Page 407 - The Secret Museum
P. 407
THE NATIONAL GALLERY, ON MUSEUM Island in Berlin, is in what became East Berlin
when the Berlin Wall was built in 1961, to divide the city into a western, capitalist
sector and an eastern, socialist sector. When the wall went up, some of the National
Gallery’s collection ended up on one side of the wall, some on the other. A new
national gallery – the Neue Nationalgalerie – was built to house the collection in the
west. Both are still there, the old and the new.
A lot of the National Gallery’s collection was taken by the Nazis in their
‘Degenerate Art’ campaign was in 1937. Paintings were burned or, in many cases,
sold – auctioned in Switzerland and sold to buyers all over the world. Many
paintings have still not been handed back: a lot of the National Gallery’s collection is
missing.
========
# TO-DO LIST
• A. Count the lines in the entries below that contain the string "large", matching case exactly, and reply with the number alone.
• B. Extend the passage on Berlin's National Gallery, picking up after its final sentence.

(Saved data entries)
========
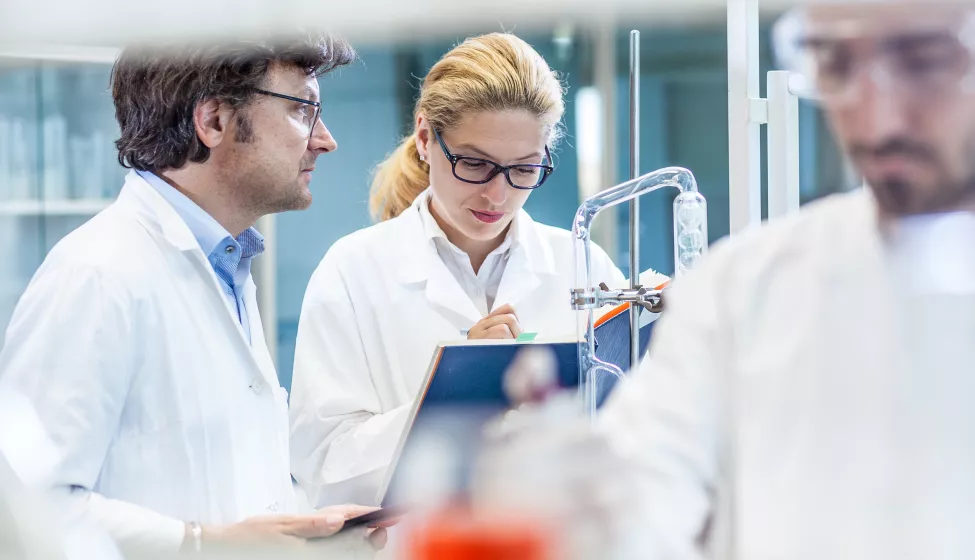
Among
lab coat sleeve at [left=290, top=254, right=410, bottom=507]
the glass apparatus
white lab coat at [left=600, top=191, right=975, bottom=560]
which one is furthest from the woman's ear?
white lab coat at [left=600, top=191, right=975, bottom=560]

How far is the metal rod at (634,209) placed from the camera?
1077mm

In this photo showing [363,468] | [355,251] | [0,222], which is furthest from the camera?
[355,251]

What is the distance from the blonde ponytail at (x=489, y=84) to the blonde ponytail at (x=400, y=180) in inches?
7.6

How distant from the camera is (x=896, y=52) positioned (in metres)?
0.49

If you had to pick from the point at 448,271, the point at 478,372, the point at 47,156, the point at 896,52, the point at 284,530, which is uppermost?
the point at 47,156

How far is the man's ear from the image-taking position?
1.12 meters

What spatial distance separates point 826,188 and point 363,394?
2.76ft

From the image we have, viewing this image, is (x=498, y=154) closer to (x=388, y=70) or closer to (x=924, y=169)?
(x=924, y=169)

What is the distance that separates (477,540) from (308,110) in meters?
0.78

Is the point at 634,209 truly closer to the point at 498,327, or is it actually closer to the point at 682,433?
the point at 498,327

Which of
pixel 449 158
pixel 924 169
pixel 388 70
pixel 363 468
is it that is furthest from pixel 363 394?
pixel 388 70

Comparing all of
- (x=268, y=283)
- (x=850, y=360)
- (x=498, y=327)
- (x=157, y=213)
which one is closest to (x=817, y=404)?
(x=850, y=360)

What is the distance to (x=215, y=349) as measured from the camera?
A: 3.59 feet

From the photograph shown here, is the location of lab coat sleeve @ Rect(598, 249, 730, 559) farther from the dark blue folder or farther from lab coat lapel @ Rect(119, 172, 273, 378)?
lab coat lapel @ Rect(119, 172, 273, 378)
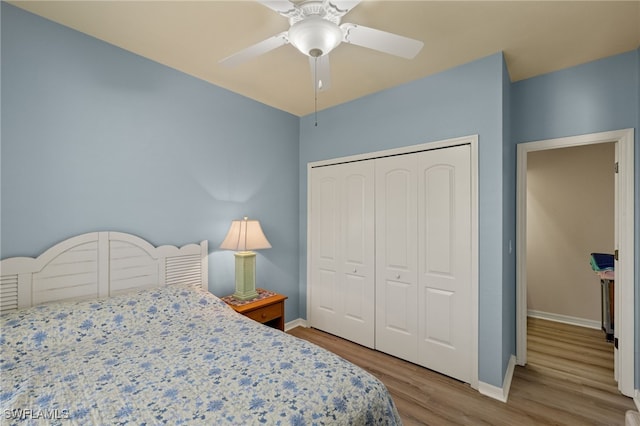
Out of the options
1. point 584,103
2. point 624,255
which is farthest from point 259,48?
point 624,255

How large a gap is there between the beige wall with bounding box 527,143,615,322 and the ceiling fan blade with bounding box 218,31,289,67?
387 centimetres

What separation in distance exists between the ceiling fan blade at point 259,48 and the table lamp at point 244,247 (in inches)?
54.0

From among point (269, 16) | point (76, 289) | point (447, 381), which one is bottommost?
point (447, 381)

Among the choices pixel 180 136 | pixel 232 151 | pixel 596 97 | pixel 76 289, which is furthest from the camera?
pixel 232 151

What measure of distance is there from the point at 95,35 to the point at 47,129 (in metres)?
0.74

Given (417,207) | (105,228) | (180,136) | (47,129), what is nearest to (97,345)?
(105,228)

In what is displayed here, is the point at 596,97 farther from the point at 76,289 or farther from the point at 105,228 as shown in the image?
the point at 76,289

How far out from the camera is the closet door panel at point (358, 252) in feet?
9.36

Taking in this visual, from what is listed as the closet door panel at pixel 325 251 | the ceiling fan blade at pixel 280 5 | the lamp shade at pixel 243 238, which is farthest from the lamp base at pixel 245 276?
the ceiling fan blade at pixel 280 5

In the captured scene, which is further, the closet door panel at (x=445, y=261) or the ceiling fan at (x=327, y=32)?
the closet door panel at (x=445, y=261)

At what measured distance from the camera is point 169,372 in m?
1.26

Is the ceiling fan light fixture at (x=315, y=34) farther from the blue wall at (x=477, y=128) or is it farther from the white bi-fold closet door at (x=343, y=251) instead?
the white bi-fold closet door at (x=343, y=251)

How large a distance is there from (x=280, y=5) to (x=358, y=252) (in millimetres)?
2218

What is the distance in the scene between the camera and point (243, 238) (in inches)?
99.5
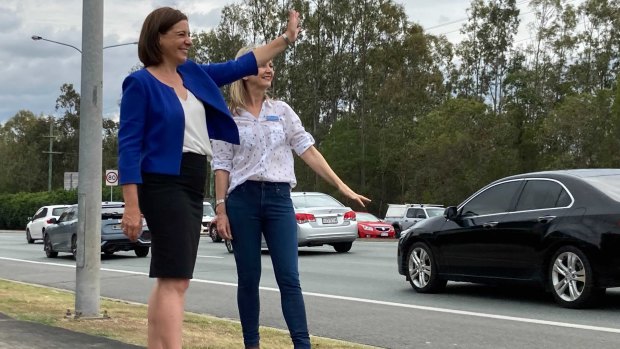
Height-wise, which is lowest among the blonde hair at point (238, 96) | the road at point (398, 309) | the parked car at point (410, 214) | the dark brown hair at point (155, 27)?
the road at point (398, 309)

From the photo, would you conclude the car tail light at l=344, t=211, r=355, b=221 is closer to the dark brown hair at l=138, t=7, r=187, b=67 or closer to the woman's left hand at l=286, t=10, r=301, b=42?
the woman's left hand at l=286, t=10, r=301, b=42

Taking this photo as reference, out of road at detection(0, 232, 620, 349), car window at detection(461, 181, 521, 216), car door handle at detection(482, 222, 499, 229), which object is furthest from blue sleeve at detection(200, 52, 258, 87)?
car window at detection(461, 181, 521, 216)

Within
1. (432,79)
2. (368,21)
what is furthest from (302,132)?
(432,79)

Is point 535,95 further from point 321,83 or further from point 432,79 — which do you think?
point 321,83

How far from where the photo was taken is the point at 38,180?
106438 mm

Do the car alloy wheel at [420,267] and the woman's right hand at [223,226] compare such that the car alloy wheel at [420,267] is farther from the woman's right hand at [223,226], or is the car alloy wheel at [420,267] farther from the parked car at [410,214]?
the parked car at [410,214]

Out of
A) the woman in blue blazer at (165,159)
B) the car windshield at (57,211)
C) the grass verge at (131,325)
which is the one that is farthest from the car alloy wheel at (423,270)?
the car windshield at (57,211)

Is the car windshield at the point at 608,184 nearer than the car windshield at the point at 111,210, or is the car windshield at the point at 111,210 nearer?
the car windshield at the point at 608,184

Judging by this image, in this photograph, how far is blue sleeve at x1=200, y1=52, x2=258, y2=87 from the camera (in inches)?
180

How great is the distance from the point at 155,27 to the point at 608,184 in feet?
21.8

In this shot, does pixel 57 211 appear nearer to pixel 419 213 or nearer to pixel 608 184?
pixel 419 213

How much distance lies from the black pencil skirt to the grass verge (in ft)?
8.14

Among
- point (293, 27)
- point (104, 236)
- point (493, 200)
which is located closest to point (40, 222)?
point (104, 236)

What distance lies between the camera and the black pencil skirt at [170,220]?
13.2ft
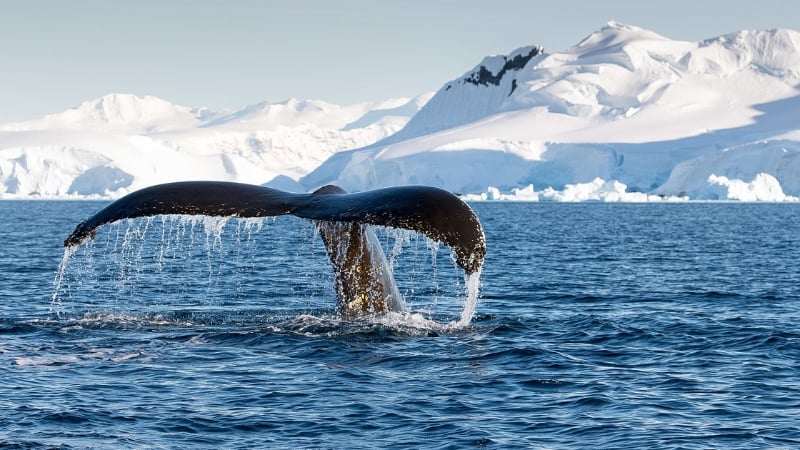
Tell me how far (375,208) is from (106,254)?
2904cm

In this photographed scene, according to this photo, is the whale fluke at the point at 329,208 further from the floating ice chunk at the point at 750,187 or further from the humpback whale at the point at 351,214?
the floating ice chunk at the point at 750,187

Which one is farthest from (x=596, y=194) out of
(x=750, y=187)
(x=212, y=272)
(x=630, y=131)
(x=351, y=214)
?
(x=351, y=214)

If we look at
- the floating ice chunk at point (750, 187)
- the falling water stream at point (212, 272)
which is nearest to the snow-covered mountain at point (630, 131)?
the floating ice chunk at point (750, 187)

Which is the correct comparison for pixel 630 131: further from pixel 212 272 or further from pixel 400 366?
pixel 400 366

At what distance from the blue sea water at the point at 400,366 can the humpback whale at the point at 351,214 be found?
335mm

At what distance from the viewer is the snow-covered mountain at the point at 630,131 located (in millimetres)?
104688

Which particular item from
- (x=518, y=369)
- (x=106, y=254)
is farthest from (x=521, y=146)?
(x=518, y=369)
========
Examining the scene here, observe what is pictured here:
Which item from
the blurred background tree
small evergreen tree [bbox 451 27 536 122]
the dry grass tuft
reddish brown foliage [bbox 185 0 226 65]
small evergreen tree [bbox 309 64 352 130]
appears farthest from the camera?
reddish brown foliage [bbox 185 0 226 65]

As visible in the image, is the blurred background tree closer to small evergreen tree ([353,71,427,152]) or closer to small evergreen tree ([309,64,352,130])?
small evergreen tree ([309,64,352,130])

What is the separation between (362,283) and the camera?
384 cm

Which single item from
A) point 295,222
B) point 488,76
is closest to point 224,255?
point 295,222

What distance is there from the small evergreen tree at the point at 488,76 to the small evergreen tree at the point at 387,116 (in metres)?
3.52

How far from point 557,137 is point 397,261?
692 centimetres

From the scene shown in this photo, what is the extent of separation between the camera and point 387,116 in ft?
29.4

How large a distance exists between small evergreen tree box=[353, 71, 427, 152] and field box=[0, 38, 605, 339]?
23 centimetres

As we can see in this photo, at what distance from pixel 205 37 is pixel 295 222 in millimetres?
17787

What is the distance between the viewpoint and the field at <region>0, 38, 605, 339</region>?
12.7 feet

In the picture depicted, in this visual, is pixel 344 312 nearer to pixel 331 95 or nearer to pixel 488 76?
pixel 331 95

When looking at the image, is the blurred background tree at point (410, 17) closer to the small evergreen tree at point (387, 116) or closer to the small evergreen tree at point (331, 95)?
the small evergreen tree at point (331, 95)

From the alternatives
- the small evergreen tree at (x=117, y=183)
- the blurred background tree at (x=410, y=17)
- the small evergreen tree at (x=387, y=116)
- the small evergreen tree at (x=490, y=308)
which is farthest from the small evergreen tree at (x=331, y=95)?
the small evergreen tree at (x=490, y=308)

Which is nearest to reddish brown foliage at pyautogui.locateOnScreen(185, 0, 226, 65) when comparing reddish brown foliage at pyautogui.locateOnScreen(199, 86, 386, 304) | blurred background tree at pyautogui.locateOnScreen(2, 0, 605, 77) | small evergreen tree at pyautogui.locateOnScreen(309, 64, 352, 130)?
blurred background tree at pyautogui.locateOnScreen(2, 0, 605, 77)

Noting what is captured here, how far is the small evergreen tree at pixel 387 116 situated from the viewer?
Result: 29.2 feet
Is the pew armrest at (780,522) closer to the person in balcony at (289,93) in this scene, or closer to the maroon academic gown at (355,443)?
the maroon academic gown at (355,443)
========
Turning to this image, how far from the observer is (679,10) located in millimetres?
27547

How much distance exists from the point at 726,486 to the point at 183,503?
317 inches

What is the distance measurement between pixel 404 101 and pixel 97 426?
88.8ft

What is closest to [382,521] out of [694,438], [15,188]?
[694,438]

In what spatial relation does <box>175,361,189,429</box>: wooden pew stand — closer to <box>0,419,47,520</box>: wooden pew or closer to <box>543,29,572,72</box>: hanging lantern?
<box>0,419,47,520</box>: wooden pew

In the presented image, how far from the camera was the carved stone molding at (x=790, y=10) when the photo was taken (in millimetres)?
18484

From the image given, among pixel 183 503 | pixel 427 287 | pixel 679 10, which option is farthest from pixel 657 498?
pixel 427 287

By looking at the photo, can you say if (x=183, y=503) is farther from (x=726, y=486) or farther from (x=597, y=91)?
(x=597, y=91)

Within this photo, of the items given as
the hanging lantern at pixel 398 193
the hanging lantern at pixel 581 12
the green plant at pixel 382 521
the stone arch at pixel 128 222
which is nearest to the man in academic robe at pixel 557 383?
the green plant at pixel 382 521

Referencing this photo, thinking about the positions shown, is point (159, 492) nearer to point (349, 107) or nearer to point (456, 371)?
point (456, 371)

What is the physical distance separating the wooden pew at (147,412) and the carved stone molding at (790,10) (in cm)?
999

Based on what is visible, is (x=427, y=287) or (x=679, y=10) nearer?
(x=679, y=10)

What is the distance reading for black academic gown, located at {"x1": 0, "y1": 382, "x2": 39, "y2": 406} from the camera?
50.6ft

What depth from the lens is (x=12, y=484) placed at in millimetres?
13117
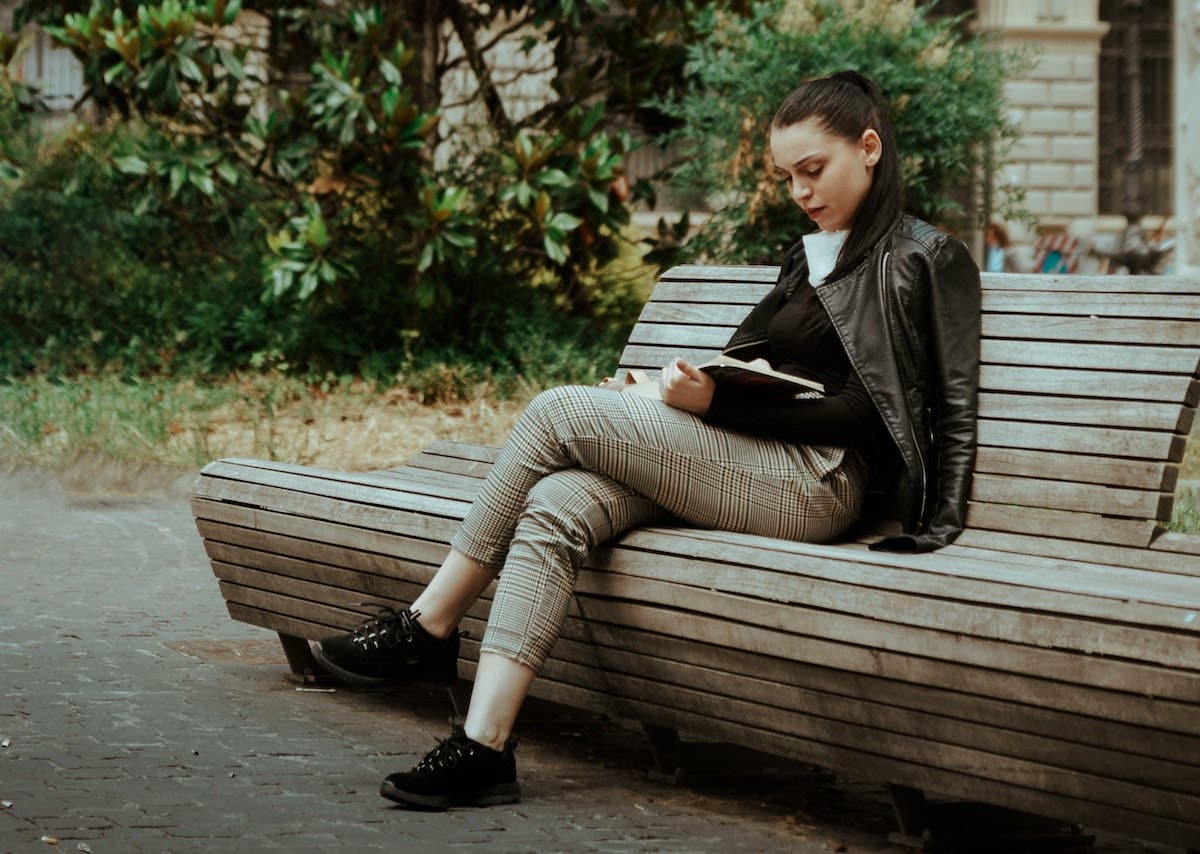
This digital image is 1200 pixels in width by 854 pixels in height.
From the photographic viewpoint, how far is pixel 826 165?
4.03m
========
# PER-TASK OUTPUTS
• A. 3

• B.
One of the best of these missing paintings is The Tower of the Blue Horses
(DerTurm derblauen Pferde) by Franz Marc (1880–1916), a German Expressionist
painter and printmaker. No one knows where it is; it is listed in the gallery’s
catalogues, and there are a lot of rumours, but its location is a mystery. We do know
exactly what it looked like however, which is lucky, because it was unusual to
photograph in colour at the time. The painting shows four blue horses, one above the
other and they are shown in a landscape of boulder-like objects. A rainbow arcs
above them, painted in bright colours of red, orange, yellow and green.
Marc was a big fan of van Gogh:
Van Gogh is for me the most authentic, the greatest, the most poignant
painter I know. To paint a bit of the most ordinary nature, putting all one’s
faith and longings into it – that is the supreme achievement… Now I paint …
only the simplest things … Only in them are the symbolism, the pathos, and
the mystery of nature to be found.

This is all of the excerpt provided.